** WORK ORDER **
Your answer should be each line of the entries that contains the word "States", copied in full.

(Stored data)
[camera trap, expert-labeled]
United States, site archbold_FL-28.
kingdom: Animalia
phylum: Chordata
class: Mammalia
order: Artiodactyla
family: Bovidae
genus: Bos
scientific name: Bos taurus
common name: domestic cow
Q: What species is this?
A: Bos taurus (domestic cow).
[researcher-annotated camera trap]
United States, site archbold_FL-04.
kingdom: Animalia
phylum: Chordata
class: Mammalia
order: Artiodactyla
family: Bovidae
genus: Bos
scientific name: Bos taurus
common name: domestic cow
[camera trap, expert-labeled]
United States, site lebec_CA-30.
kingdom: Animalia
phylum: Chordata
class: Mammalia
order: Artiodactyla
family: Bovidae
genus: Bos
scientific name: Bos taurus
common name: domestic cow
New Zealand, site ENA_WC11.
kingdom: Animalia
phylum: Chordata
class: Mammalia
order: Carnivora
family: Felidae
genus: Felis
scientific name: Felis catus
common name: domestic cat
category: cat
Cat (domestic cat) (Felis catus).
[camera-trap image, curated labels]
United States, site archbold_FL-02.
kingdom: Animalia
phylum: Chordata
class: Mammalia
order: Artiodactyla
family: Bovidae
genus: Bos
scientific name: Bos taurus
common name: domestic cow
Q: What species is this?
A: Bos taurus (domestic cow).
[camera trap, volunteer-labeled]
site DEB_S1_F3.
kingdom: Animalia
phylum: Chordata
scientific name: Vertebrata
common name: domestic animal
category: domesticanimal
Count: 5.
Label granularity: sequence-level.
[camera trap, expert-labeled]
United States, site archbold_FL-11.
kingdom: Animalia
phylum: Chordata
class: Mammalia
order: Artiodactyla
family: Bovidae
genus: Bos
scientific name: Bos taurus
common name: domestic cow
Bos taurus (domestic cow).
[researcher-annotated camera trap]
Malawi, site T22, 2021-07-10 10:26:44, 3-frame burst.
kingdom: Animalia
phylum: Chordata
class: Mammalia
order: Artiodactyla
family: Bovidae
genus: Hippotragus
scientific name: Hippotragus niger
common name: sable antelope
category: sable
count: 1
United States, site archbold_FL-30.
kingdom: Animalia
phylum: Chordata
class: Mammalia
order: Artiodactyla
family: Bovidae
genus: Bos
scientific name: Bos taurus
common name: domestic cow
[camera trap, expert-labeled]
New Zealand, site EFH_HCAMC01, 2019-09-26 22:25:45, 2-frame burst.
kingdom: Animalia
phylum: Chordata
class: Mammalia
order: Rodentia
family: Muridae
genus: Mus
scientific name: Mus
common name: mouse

** SOLUTION FOR THIS TASK **
United States, site archbold_FL-28.
United States, site archbold_FL-04.
United States, site lebec_CA-30.
United States, site archbold_FL-02.
United States, site archbold_FL-11.
United States, site archbold_FL-30.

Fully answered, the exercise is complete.